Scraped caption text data

□ □ □ □

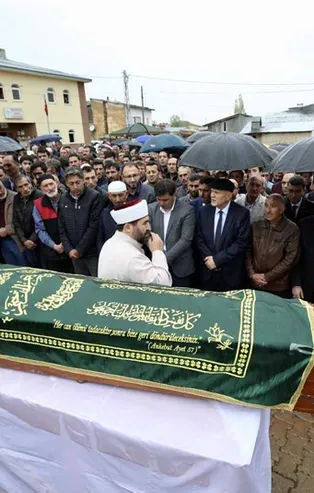 AA muhabiri Nişancı'ya hüzünlü uğurlama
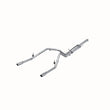 Load image into Gallery viewer, MBRP 2004-2005 Dodge Ram Hemi 1500 5.7L SC/CC-SB Cat Back Dual Split Rear - Side View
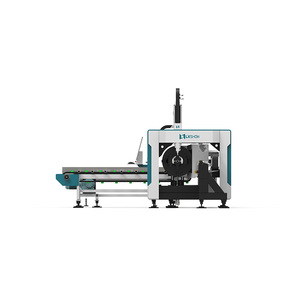 Máquina <span class=keywords><strong>de</strong></span> Corte Láser Semiautomática LX62TNA para Tubos y Perfiles, con Dos Mandriles - Product Image 4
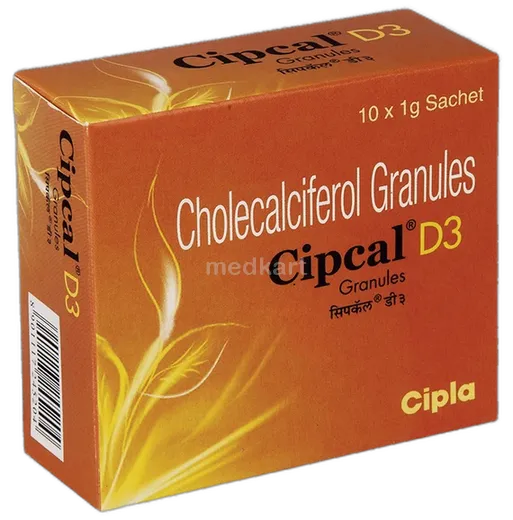 cipcal d3 sachet 1 gm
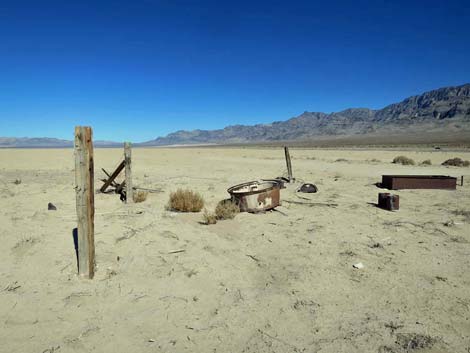 Desert Dry Lake Well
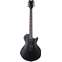 Schecter Solo-II Evil Twin Satin Black Front View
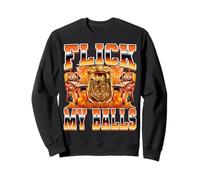 Divertido Pinball Machine Retro Arcade Game Flick My Balls Sudadera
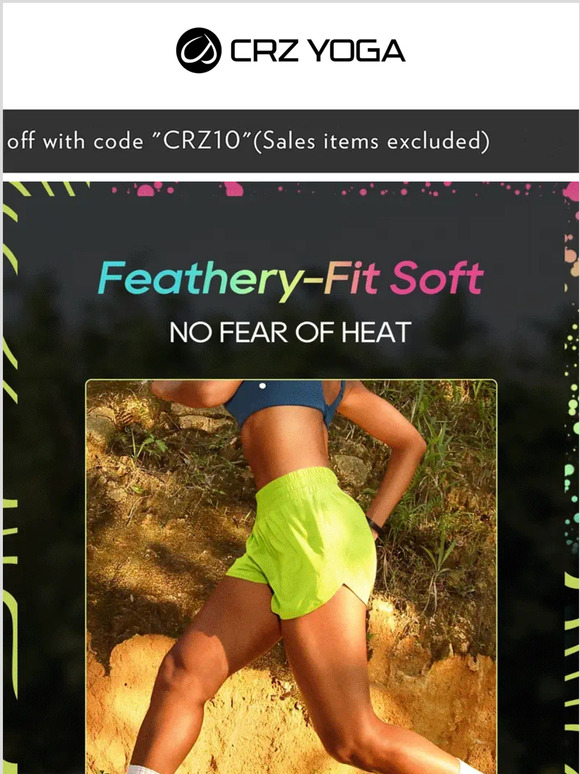 Feathery-Fit Soft Series- fearless for heat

□ □ □ □

** What the task requires **
Skip every picture and return the lines above from the top through the one that contains "Schecter Solo-II Evil".

** Answer for the task **
 AA muhabiri Nişancı'ya hüzünlü uğurlama
 Load image into Gallery viewer, MBRP 2004-2005 Dodge Ram Hemi 1500 5.7L SC/CC-SB Cat Back Dual Split Rear - Side View
 Máquina <span class=keywords><strong>de</strong></span> Corte Láser Semiautomática LX62TNA para Tubos y Perfiles, con Dos Mandriles - Product Image 4
 cipcal d3 sachet 1 gm
 Desert Dry Lake Well
 Schecter Solo-II Evil Twin Satin Black Front View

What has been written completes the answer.